**Tugas Anda:**
Menurut kutipan halaman tentang KH. Muhammad Dhimyati, siapa nama kedua orang tuanya?

**Kutipan Halaman:**

KH. Muhammad Dhimyati: Ngaji sebagai Jalan Tarekat

slider
22 Februari 2020
|
1792

Jejak spiritual sebagai bentuk mahabbah yang dilalui oleh para ulama merupakan jalan tempuh yang memiliki banyak rintangan. Hal ini merupakan karakter yang menjadi ciri khas para ahli ilmu dalam rangka mahabbah-nya menuju kedekatan kepada Pencipta. Karakter tersebut tecermin dalam perjalanan seorang ulama, seperti pada sosok Abuya Dhimyati, atau di Jawa di kenal dengan sebutan Mbah Dim dari Pandeglang, Banten.

Mbah Dim lahir dari pasangan KH. Amin dan Nyai Hj. Ruqyah pada 27 Sya’ban 1347/Juni 1920 dengan nama lengkap Muhammad Dhimyati, dan wafat pada 7 Sya’ban 1424/3 Oktober 2003 dalam usia 77 tahun.

Dari sejak masa kecil, Mbah Dim sudah terlihat istemewa dari kecerdasan dan kesalehan yang dimiliki. Perjalanan mencari dan mempelajari ilmu dilakukan Mbah Dim yakni dengan berpindah dari satu pesanteren ke pesantren yang lain. Pada masa remaja menuju dewasa beliau berpindah keluar dari tempat tinggal di Pandeglang ke daerah Cirebon, Purwokerto, Yogyakarta, Lasem, dan Muntilan.

**Bahan Tersedia:**

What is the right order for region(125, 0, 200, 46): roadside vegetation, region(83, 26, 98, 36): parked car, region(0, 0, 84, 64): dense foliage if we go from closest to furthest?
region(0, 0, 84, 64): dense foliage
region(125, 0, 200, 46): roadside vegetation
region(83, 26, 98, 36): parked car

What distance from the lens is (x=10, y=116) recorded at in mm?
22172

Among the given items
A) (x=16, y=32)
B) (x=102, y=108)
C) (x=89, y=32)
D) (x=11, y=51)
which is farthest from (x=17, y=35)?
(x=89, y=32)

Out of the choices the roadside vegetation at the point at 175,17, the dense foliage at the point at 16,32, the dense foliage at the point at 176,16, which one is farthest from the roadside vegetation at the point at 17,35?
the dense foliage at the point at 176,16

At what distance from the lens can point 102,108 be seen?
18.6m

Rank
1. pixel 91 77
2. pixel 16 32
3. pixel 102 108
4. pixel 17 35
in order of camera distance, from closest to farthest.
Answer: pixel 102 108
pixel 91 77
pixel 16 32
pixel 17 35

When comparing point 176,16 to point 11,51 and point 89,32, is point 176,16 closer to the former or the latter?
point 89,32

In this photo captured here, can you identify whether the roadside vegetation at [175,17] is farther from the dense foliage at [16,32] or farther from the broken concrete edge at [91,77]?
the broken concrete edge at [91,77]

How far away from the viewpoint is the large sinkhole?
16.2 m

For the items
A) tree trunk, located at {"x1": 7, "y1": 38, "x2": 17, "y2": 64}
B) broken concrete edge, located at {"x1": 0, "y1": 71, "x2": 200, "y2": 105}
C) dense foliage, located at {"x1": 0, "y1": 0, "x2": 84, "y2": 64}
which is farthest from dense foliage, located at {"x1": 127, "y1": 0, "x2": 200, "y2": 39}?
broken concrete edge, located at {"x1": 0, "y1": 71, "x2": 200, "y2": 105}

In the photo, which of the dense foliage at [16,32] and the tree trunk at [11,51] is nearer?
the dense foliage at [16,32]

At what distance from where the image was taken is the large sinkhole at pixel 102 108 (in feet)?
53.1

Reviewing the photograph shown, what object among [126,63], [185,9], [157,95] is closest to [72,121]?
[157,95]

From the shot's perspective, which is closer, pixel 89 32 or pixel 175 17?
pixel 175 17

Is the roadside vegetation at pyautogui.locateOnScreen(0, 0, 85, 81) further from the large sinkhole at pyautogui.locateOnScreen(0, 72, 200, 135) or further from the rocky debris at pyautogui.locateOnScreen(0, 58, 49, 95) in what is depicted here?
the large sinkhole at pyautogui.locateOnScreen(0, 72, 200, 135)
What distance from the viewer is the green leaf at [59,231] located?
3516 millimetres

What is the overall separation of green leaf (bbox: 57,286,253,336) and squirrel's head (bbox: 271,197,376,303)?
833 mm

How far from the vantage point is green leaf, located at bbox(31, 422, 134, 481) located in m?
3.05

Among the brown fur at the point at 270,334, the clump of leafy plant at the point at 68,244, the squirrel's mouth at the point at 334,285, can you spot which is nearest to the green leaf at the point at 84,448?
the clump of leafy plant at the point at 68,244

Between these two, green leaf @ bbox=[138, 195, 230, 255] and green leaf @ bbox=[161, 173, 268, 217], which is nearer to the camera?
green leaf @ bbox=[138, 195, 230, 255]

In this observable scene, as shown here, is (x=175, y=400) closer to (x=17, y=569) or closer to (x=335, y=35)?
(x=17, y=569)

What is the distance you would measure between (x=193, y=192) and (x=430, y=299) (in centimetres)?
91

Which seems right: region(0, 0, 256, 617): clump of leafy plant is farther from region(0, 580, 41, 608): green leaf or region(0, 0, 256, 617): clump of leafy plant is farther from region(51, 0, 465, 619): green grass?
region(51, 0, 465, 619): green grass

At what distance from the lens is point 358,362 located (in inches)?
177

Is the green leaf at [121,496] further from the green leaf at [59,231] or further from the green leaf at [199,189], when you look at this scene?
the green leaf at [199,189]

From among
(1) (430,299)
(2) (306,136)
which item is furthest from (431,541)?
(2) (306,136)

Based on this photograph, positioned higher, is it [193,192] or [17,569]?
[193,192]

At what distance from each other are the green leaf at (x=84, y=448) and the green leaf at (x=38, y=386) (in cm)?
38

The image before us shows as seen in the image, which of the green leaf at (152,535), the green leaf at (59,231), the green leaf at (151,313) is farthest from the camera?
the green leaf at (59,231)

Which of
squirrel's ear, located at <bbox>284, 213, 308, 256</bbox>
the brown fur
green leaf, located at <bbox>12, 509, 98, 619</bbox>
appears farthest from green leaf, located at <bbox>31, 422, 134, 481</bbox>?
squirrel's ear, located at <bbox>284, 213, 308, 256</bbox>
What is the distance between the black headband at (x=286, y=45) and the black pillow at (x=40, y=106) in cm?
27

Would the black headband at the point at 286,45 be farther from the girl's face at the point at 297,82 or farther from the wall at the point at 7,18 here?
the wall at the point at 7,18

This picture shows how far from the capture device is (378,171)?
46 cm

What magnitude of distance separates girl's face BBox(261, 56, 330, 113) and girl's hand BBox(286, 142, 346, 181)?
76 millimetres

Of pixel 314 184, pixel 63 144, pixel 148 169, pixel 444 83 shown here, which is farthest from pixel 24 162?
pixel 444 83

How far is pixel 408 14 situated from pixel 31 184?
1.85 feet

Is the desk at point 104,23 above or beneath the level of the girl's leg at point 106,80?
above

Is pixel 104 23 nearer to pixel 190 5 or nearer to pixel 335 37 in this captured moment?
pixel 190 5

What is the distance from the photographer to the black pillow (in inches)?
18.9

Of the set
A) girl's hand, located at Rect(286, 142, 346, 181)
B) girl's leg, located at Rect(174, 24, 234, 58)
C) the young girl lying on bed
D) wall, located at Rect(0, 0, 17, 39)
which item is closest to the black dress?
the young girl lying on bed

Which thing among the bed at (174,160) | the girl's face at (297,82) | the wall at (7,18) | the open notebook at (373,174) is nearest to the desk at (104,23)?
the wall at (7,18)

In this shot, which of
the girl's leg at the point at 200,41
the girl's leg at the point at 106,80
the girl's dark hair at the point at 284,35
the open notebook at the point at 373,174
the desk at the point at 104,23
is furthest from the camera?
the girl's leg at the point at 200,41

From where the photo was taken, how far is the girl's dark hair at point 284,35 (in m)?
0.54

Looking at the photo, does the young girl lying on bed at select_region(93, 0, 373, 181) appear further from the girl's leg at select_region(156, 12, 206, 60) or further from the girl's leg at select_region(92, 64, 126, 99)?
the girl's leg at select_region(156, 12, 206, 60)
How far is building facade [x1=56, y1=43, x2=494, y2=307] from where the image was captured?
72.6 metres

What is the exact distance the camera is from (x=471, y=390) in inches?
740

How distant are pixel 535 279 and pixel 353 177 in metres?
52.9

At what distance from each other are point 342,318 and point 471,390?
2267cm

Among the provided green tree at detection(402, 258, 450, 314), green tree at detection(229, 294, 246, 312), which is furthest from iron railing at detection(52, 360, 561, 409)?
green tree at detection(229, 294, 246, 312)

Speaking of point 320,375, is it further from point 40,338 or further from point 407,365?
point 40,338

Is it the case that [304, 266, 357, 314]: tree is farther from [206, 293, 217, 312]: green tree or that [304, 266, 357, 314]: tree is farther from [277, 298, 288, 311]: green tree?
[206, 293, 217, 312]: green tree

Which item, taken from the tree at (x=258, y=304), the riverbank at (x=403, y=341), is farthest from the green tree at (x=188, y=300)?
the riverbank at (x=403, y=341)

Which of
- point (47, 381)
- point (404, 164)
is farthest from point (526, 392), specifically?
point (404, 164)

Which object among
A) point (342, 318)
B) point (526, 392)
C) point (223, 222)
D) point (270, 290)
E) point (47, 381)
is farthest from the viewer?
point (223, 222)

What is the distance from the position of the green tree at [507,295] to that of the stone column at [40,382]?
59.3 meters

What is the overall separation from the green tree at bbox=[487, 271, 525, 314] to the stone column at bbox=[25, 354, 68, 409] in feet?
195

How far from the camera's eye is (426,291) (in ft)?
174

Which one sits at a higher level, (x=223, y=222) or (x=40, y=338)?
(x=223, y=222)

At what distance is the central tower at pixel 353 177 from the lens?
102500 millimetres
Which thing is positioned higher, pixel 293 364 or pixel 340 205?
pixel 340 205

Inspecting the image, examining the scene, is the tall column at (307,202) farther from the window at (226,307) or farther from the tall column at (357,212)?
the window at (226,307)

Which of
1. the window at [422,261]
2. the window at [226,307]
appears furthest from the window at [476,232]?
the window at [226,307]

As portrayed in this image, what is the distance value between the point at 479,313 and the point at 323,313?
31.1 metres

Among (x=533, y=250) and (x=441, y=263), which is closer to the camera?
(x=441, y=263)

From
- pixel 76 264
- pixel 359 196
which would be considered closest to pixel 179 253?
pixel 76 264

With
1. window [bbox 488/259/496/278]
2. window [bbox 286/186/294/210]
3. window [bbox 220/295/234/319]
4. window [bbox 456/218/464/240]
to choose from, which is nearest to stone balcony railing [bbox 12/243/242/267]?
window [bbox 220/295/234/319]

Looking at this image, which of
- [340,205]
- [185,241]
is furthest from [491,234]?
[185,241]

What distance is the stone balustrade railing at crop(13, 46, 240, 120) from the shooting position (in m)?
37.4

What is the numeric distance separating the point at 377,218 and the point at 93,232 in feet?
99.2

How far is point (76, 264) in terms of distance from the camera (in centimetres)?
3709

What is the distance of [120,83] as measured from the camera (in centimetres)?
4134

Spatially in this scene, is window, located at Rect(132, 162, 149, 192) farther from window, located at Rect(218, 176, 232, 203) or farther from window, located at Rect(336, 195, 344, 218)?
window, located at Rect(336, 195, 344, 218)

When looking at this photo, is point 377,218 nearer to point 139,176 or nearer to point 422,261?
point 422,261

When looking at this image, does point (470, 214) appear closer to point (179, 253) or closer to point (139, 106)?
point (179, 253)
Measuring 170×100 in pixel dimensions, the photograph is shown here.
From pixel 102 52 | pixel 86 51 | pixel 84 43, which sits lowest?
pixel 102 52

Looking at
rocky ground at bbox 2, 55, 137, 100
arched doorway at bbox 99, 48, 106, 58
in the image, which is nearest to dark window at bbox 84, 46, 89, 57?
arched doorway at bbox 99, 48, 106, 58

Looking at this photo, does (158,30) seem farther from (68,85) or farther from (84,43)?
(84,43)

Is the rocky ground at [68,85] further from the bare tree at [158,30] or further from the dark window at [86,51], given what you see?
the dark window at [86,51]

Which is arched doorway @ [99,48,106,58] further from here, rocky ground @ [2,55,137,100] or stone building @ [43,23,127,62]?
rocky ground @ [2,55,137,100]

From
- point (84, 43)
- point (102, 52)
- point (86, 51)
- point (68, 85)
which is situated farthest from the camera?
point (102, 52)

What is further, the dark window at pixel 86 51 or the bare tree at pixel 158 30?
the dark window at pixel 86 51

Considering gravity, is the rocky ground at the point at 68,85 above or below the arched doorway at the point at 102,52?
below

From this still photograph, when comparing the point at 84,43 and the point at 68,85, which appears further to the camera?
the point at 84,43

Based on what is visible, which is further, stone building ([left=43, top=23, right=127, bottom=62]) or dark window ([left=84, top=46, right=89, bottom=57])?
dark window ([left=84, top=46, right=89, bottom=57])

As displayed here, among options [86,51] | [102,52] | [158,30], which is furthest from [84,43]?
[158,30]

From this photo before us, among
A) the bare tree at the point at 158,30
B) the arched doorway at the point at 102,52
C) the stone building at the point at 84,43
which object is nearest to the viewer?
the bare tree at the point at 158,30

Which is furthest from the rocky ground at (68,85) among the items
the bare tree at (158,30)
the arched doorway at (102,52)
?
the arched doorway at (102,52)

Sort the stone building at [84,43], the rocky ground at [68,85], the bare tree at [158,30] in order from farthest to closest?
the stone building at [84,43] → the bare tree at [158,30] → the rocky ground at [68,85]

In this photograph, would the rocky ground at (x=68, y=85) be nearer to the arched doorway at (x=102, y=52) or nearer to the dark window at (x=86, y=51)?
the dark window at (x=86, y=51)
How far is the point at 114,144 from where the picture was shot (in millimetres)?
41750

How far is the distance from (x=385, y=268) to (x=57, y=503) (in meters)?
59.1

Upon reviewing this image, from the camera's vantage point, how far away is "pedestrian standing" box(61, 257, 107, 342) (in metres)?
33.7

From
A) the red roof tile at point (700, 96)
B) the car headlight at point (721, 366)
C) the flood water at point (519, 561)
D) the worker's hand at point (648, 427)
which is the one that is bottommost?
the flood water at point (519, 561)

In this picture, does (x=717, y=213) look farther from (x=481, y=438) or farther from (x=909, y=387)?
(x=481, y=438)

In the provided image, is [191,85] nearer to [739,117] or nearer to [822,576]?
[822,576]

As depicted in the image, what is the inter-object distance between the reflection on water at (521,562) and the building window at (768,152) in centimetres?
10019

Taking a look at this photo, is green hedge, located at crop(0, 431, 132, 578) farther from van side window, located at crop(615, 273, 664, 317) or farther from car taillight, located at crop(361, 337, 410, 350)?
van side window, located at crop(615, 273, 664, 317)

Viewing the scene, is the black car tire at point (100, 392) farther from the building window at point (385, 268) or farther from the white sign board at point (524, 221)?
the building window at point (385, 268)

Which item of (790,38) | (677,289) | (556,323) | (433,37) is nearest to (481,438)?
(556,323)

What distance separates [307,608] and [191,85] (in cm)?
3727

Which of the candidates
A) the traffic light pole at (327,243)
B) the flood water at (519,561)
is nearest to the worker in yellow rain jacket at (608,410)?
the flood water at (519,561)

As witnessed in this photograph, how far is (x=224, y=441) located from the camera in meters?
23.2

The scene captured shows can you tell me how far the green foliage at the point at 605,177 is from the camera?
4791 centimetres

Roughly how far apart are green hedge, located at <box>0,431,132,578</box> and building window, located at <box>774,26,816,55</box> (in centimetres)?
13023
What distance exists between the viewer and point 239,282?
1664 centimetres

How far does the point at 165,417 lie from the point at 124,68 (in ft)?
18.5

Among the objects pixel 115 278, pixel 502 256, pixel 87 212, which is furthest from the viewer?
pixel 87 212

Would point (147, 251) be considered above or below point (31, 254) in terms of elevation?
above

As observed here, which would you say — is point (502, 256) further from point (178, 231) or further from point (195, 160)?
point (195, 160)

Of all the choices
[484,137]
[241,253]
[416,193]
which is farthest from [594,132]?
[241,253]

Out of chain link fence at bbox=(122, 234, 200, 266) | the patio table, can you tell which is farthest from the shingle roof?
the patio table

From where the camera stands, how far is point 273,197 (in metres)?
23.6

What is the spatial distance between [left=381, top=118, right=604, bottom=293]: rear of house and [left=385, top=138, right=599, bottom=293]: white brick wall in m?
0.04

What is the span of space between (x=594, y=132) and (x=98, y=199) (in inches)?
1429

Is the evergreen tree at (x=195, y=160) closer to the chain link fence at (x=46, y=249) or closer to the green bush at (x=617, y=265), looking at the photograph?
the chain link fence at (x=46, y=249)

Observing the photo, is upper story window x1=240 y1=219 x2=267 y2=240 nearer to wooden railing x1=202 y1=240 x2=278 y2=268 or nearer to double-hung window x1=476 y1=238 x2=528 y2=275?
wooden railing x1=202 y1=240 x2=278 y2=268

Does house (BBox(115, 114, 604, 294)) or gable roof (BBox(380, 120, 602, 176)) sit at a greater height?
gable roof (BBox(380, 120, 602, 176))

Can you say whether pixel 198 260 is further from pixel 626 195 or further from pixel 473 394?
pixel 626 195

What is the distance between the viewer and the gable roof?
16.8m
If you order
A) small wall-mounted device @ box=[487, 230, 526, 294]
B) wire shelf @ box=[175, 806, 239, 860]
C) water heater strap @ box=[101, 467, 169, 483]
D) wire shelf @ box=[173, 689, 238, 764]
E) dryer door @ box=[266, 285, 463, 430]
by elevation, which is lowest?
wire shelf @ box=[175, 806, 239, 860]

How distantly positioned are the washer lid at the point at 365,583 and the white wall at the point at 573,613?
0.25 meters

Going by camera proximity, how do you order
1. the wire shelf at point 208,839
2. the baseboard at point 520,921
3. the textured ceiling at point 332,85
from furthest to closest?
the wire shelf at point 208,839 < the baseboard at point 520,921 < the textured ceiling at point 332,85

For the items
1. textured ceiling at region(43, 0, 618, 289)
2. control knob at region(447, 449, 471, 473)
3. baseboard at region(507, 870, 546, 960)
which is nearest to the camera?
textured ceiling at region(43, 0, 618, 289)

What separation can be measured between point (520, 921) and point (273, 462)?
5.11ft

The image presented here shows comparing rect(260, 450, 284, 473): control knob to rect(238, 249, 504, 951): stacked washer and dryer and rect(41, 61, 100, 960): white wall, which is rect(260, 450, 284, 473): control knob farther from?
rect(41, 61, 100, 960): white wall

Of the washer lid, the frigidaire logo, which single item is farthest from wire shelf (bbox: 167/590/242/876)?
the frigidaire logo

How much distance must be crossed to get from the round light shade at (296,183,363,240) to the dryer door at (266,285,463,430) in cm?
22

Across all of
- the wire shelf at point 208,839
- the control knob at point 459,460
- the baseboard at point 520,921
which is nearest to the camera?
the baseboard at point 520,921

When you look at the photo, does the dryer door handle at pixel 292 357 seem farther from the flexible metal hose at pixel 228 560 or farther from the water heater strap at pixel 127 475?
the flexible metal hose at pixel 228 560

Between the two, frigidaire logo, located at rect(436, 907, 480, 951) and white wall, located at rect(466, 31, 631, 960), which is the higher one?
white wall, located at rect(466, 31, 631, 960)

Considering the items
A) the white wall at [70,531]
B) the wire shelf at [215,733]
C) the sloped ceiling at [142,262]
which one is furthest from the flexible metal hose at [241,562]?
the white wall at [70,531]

**Jawaban Benar:**
KH. Amin dan Nyai Hj. Ruqyah.